2018/3/31 Sat

  1. today is the international transgender day of visibility. when i was back home for winter, my parents asked me if H was a boy or a girl and i tried to tell them H was a trans person who used the pronoun they. at that time my parents both seemed quite interested but, only the next day, my father texted my mother that he was worried about me. look who she is playing with, he said. homosexuals and trans people. my mother showed it to me and asked me what i wanted to say. i told her i didn’t want to say anything. so she went ahead and texted him, she is an adult. she won’t be affected. i felt especially betrayed because he remembered the term. he had learned it from me and immediately used it to describe the group of people he found disgusting, a task that would have taken him several lines had he not heard and memorized this word. and then there came the feeling that i had done something wrong. i felt guilty. today too i wake up three times and say good night to C four times, once over the phone, the other three via messages. again i find myself in that anxiety caused by the lack of intimacy. 112 blueberries. many of them are quite small.

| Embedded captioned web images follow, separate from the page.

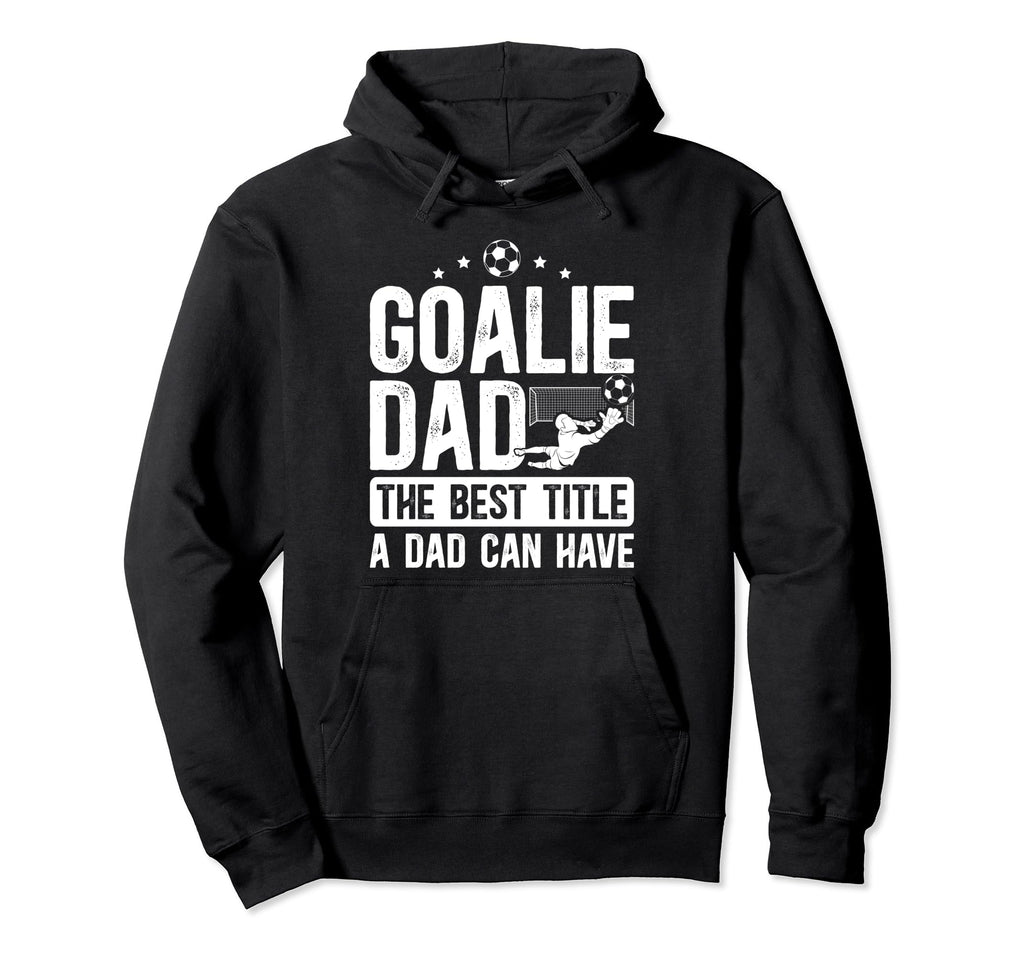 Soccer Goalie Dad Best Title Dad Hoodie - Streetwear Style Men Women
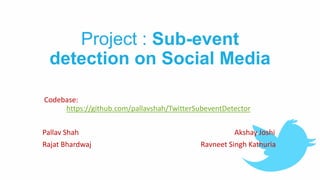 Project : Sub-event
detection on Social Media
Codebase:
https://github.com/pallavshah/TwitterSubeventDetector
Pallav Shah Akshay Joshi
Rajat Bhardwaj Ravneet Singh Kathuria
 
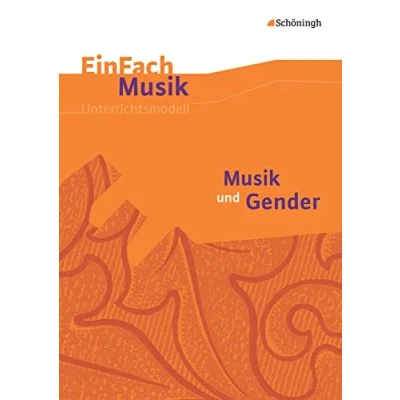 Abbildung von EinFach Musik: Musik und Gender (EinFach Unterrichtsmodelle für die Schulpraxis)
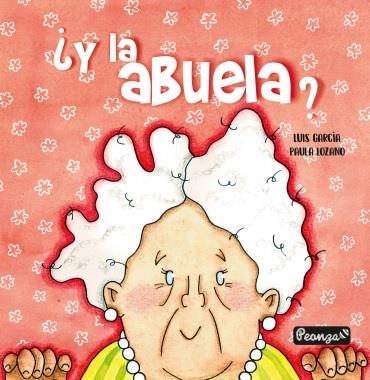 ¿Y LA ABUELA? | 9788412441338 | GARCÍA TEJEDOR, LUIS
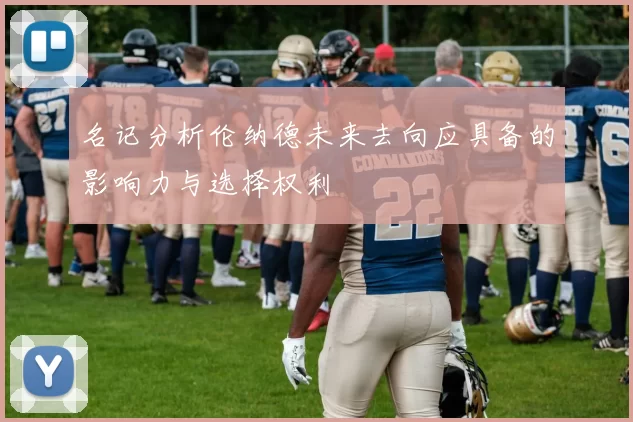 名记分析伦纳德未来去向应具备的影响力与选择权利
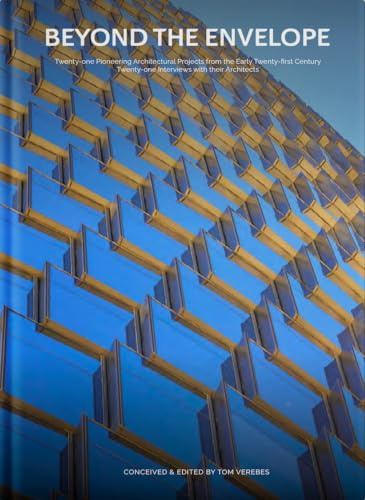 BEYOND THE ENVELOPE: Twenty-one Pioneering Architectural Projects from the Early Twenty-first Century Twenty-one Interviews with Their Architects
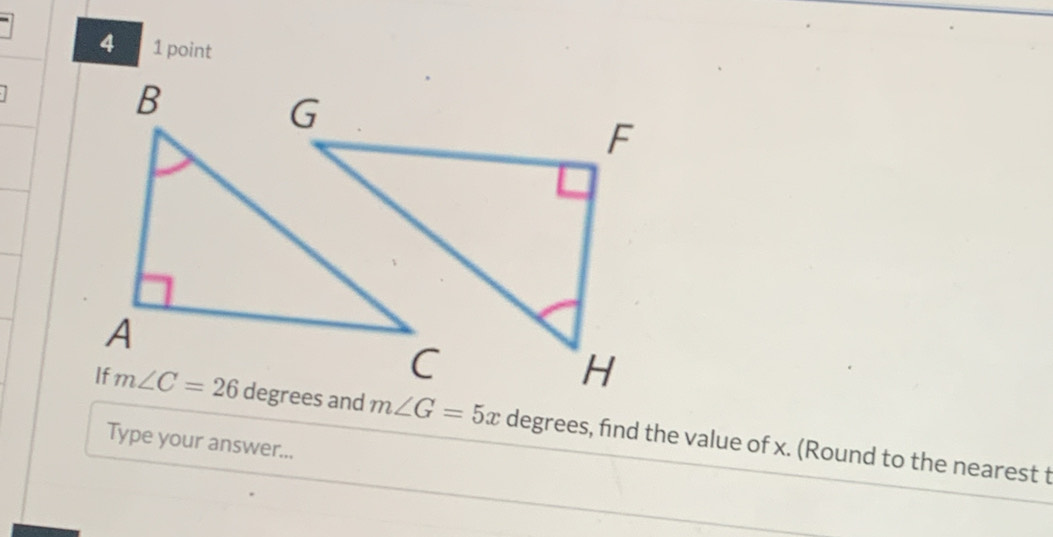 m∠ G=5x degrees, find the value of x. (Round to the nearest t
Type your answer...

  2. 1 cup of instant noodles (beef flavor). 1 banana.
  3. half a spicy salmon burrito. C gets up and goes to the lab. she has a full day today. my mother says last night she dreamed that we were going out for barbecue, she and my father and me, each dragging a suitcase. but she is awoken by my father before reaching the barbecue place. knowing she’ll be content with the response, i say, so you are craving barbecue. she says, haha.